There are three main stages in a predictive analytics project

  1. Requirement gathering
  2. Data modeling
  3. Delivery and deployment

analytics_workflow

Requirement Gathering

While working out the requirements for a predictive analytics project it is important to define the objectives clearly. Care should be taken to avoid making the objectives overly broad or overly specific. For example, if we are measuring the customer churn at an online portal, we can define the task as the percentage of customers who do not access for a period of 3 months after continuous weekly activities.

The “No Free Lunch Theorm” in Machine Learning states that no one model is optimal in absence of any knowledge about the problem. So everthing starts with understanding the problem and then selecting the model to fit the data. Infact defining the objectives is one part of the problem we are solving. Another aspect is to deep dive into the domain context to better understand the nature of dataset features.

Once the objectives are clearly defined we can map the requirements for the dataset we need to get. In the customer churn example, the data set for customers should not have the anonymous visitors, or logged in users who haven’t shopped yet from the website. All the assumption in preparing the dataset should should again be confirmed with the project owner.

Along with the dataset, we need to define the performance metrics for the models and minimum threshold of acceptable performance that is good enough. These performance goals are the project metrics that should be acceptable to the project owner so that we have clear target to achieve. The performance thresholds should be realistic, taking into consideration the complexity of the problem we are addressing. Predictive models are never perfect and there could be endless optimization loop if we don’t agree on these early on.

The amount of data we need to collect would depend on the models and level of accuracy that we are targeting. Simpler models based on linear regression etc may need less features and data than other complex models.

Data Modeling

Once we have the data, we need to process it to map to our requirement. During this stage, we do exploratory data analysis to better understand the data. This include understanding the various features and their relationships, the data quality, missing elements and whether any imputations can be done. Algorithms like KNN can help impute the missing value by making intelligent guesses on them. We visualize the features by plotting them and try to understand the relationship between among them. We would also need to transform the data into proper units and scales so that they could be comparable. Some of the algorithms require the data to be in numerical or categorical and we have appropriately transform the features. We also have to identify the outliers and other problematic features in the data like redundant features and features that have no variance etc.

While exploring the data we have to choose the features which are suitable for building predictive models. The number of features define the dimensions of the model. Higher number of dimensions will make the models complex. It will increase the computation time and also would mean that we need larger data set to learn from all the possible combination of features.

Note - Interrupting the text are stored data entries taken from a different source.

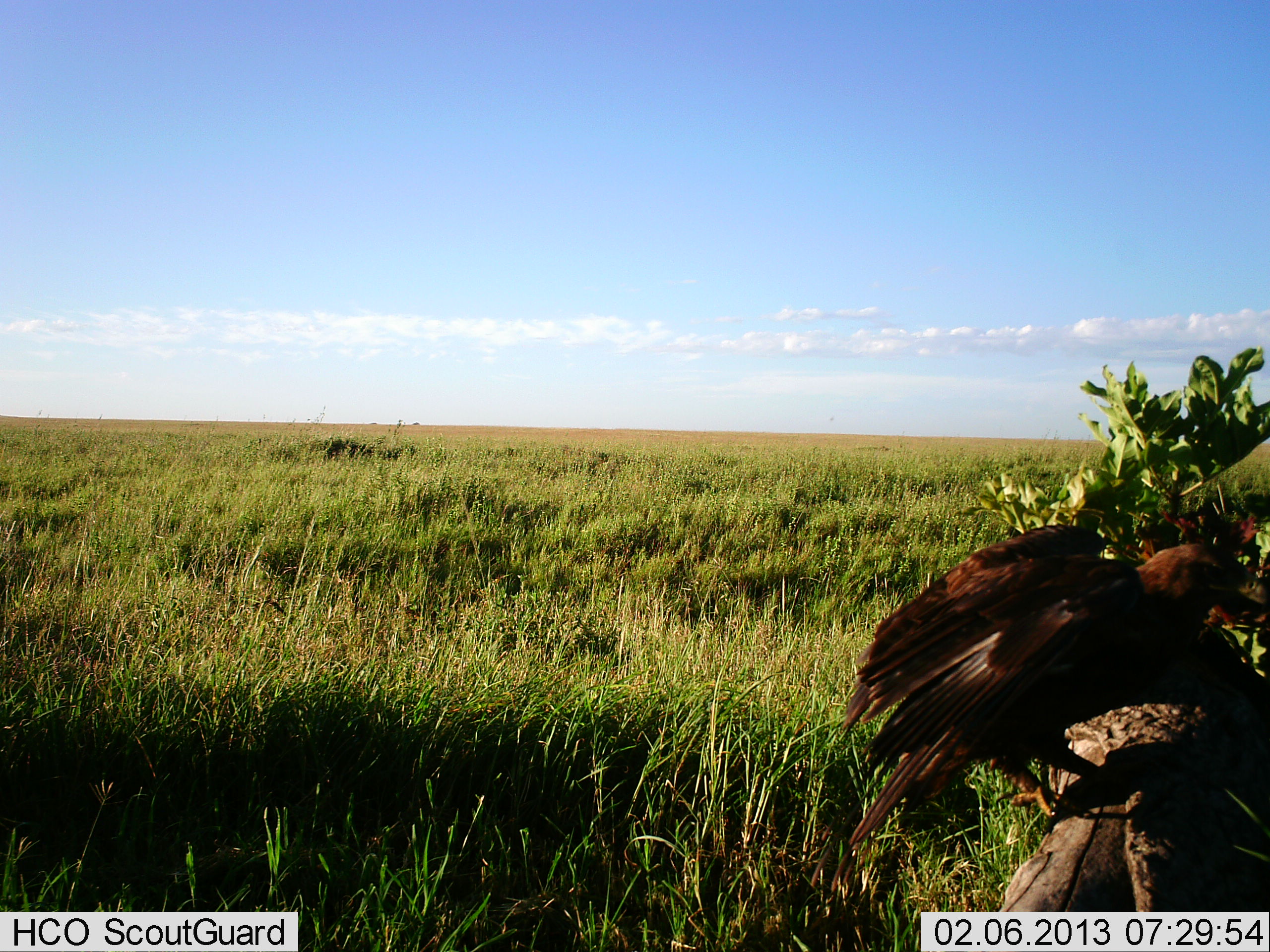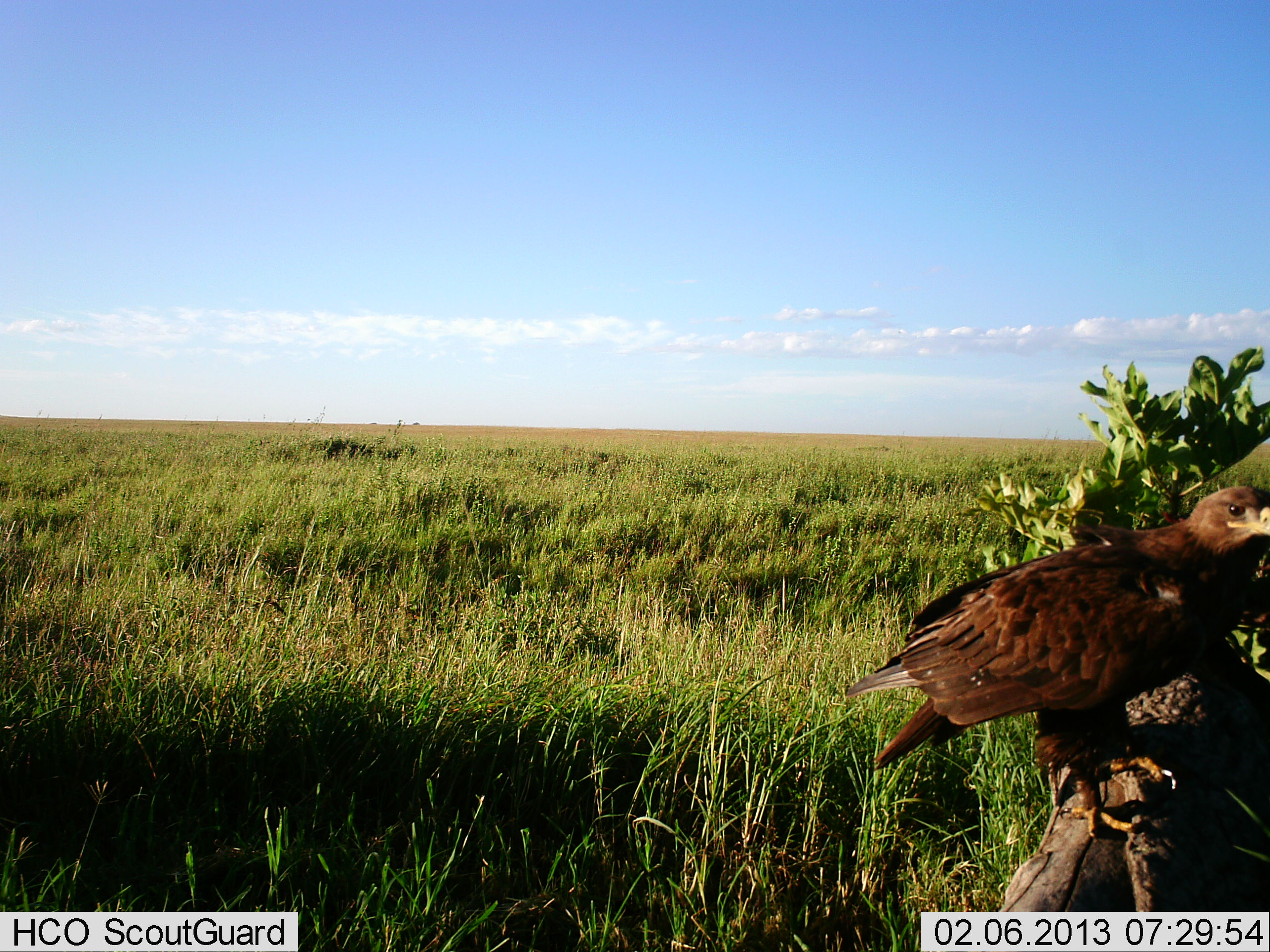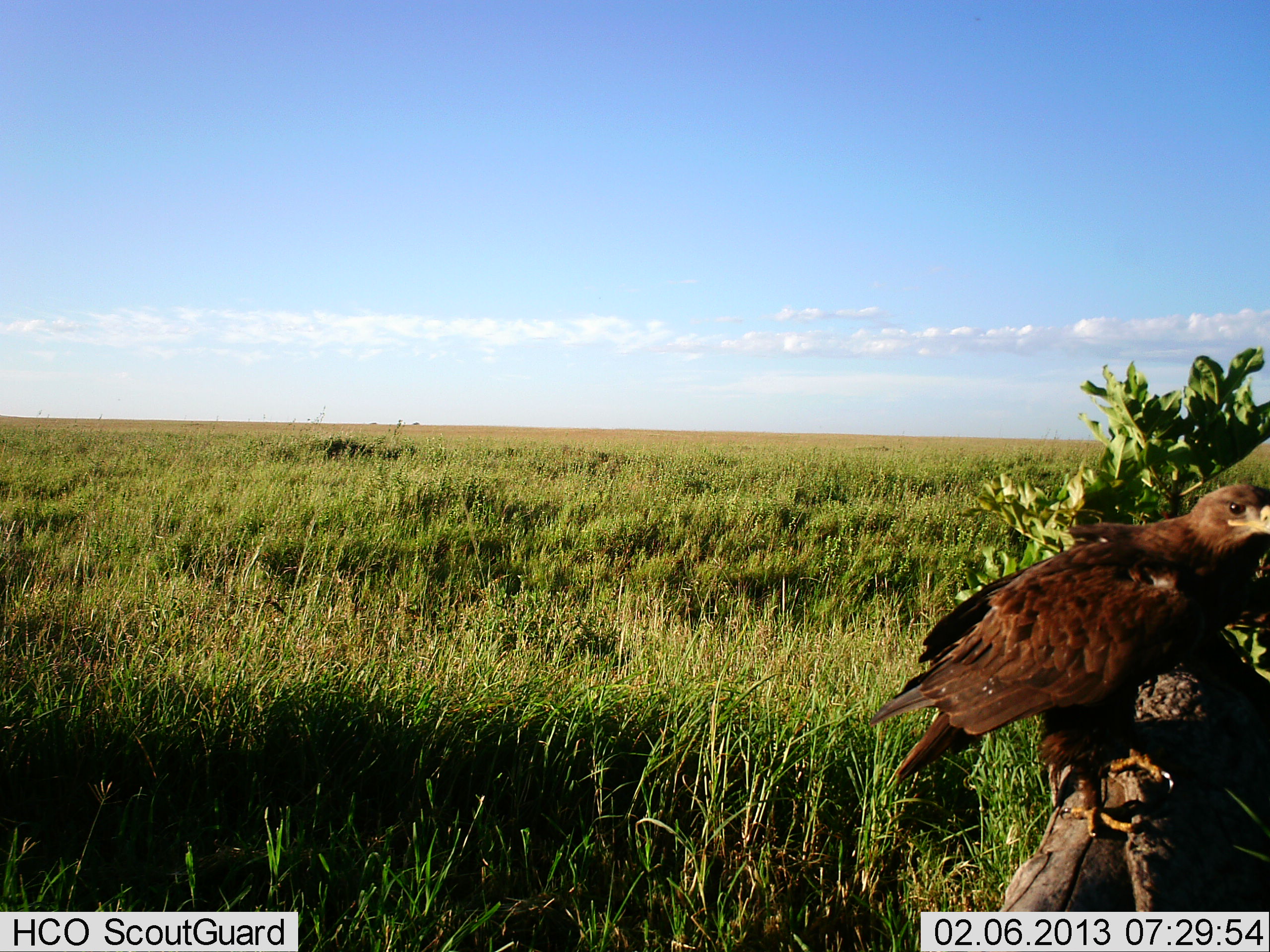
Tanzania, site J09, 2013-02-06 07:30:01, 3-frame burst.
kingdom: Animalia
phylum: Chordata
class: Aves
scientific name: Aves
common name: bird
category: otherbird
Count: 1.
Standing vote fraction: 84%.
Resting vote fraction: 12%.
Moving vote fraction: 8%.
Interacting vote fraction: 0%.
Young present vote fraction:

To reduce the number of features we can combine or remove some of the features. We can use methods like PCA, which create a set of new features which are a linear combination of existing features thus reducing the number features. The first principal component of PCA can be visualized as the line in the feature space along which the data varies most. The second principal component is the next line, which is uncorrelated from the first line and along which data varies most and so on. Since PCA is based on variance of data points, we need to scale the features before applying the method.

To build our predictive models we choose a model based on various constraints.

  • The nature of the task could define whether regression, classification or clustering models is required
  • Is the application time sensitive.
  • Do we need to update the model frequently. How much time it takes in training the models
  • As the size of data increases, would we be able to scale the computation

It is better to start with simpler models like NaiveBayes and linear/logistic regression etc and get a base performance. It also gives a measure of how far we are from our target accuracy and becomes the base from where further iterations are done. We can create different models by varying the feature sets and applying different methods. We can also create models which are combination of other models.

The models are then tested for accuracy in prediction. Accuracy tests depend on the type of model. For regression models it could be the RMSE, for classification would be the confusion matrix, precision, recall and fscore.

Models are then further optimised to improve their precision or computation speed.

Deployment

At this stage the models and the results are presented for project delivery. If the next stage involves deployment of models into a production system then this would involve working together with the software team to integrate the models into their existing workflow.

There are various options for integration. If the model is built using R then we can save the model object and this binary object is then loaded in a new R session with latest data for making predictions. This could be a batch job done over hadoop cluster or single machine. In stream processing environment it would be better to decouple the prediction part from main workflow to make the system more responsive. You could even have a prediction api as a service to decouple this so that this api service could be independently scaled on demand.

However be the deployment scenario, it is important to capture the metrics of predicted results for continuous model improvement.